Over $2.4 trillion in home loans contracts were extended by lenders in 2019, the highest amount of activity in the sector since the 2006 timeframe, according to data provided by Mr. Paul Liang, president of Pittsburgh’s Fortune Financial Group. This increase in home loan activity represents approximately a 46% jump from the previous year.
Fervent mortgage lending activity is traditionally interpreted in economic trending terms as a favorable sign for the housing market, which has seen home sales and price growth figures notably rebounding in the wake of a period of sustained declining gains in those key areas.
Additionally, last year’s three instances of interest rate cuts have also resulted in an immensely active refinance market, which has contributed greatly to steadying the overall home loan industry. Many economists are quick to note that refinancing is an excellent stimulus for the broader American economy — as lower interest rates for consumers on their mortgages leaves more disposable income that can be redirected and repurposed into goods and services in other vital areas of the economic marketplace. Of all mortgage activity that was recorded in the year 2019, consumer refinancing comprised a whopping 38%, according to TSC finance research data.
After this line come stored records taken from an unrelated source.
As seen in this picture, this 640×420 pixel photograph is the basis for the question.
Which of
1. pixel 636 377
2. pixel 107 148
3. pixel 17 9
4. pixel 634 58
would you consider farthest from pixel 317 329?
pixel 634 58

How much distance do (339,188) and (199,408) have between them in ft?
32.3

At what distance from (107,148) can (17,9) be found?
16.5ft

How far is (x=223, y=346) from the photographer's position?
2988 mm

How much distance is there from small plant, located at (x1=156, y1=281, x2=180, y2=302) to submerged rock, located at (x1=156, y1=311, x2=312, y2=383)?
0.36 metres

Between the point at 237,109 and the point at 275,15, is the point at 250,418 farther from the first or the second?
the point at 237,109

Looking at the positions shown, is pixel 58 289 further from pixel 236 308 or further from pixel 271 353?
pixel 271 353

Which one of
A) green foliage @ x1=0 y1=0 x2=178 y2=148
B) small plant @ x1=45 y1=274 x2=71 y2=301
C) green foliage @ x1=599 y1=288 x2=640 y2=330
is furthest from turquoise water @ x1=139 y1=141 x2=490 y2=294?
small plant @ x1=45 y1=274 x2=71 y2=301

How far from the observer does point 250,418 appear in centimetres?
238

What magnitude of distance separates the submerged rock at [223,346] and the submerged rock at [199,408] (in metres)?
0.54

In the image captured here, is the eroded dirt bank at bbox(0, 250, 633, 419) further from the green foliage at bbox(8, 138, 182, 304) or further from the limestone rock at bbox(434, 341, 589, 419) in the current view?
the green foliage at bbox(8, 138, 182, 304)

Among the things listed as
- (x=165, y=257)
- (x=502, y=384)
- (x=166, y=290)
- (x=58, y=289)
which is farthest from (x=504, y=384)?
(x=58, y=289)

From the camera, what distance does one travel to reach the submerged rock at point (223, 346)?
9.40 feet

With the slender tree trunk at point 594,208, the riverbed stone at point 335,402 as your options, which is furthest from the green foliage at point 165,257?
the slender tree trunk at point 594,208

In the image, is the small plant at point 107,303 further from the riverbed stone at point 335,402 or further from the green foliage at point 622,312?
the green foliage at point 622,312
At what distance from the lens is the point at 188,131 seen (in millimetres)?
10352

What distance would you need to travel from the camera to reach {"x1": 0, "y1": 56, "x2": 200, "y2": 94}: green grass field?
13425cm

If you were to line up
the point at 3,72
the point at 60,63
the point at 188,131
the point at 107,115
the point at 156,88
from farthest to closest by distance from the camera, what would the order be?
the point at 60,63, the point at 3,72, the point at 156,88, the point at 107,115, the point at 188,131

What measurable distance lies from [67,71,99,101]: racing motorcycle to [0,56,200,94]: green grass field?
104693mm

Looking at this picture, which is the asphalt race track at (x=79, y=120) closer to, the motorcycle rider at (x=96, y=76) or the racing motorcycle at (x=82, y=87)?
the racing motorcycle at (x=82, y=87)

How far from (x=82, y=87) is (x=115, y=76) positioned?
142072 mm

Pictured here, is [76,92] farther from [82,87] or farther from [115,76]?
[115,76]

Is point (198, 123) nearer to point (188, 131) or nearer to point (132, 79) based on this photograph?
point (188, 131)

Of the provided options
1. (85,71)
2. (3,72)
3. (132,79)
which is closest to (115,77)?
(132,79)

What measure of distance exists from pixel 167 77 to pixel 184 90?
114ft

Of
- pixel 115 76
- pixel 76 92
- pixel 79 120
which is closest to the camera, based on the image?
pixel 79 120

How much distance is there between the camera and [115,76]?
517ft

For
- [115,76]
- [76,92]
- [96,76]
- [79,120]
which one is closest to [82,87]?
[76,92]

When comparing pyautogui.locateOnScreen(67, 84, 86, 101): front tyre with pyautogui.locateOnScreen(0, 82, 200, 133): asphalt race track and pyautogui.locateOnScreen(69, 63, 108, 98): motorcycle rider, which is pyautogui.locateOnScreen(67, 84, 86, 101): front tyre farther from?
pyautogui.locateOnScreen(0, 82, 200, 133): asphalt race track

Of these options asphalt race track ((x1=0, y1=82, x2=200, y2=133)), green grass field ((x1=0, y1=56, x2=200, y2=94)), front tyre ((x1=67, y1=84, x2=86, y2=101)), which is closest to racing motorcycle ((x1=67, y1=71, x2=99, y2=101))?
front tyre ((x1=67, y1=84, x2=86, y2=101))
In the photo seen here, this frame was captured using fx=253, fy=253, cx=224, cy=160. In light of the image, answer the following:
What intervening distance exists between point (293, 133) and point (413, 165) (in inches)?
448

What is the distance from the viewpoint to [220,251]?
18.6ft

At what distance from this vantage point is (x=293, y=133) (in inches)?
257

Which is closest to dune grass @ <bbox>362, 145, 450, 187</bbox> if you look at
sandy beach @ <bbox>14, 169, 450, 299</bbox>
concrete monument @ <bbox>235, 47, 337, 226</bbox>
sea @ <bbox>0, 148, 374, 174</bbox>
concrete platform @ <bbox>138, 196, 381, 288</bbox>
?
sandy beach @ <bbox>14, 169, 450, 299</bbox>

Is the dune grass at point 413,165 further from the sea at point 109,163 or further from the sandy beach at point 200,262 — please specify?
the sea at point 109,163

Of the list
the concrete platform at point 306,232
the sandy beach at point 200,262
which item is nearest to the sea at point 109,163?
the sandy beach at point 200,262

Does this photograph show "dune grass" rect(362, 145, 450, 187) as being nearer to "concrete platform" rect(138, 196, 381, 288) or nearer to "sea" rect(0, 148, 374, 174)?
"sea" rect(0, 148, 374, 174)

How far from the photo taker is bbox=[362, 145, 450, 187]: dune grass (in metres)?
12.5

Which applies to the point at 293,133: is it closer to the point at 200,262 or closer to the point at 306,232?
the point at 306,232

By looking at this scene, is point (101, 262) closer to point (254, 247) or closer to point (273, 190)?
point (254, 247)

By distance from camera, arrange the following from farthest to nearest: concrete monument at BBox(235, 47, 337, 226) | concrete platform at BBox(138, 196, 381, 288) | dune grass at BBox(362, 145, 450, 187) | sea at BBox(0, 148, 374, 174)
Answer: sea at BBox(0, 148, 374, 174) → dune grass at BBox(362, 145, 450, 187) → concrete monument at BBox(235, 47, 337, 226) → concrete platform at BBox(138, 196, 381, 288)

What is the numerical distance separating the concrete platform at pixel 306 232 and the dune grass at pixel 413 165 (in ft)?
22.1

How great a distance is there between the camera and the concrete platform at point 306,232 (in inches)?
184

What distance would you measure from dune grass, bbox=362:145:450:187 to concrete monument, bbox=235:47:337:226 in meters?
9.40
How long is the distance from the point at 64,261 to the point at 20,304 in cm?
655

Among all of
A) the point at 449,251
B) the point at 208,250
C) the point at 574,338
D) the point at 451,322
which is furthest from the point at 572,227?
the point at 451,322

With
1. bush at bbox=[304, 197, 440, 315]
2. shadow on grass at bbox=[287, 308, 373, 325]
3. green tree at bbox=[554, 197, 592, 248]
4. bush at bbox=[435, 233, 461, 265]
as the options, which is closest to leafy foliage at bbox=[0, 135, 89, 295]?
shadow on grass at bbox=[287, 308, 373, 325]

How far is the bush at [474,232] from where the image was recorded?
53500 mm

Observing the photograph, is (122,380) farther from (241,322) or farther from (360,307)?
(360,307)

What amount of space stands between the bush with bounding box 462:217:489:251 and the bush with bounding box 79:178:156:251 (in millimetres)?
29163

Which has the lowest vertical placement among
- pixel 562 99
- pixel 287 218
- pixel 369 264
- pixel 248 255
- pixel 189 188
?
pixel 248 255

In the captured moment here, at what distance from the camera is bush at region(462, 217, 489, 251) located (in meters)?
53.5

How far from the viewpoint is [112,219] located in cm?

The verdict is still out on what the actual duration of the current boom in mortgages will end up being. According to estimates provided by the Mortgage Bankers Association, expectations are that after a good run, refinancing activity is expected to dissipate gradually over the next 12-month cycle into 2021, which will very likely result in a substantial drop in overall mortgage volume.
Projections for the 1st quarter of 2020 appear to be trending toward an even higher amount of activity than the the first half of 2019, states Dr. Patrick Ukata, CEO of PATEGO International, which tracks financial markets. “This rosy outlook is based in large part on an overall consensus expectation by industry leaders and analysts that current interest rates will hold steady or even continue to fall — and that is a good sign for mortgage lending activity in 2020.” Ukata continued. “Consumers are encouraged by the sustained lower rates.”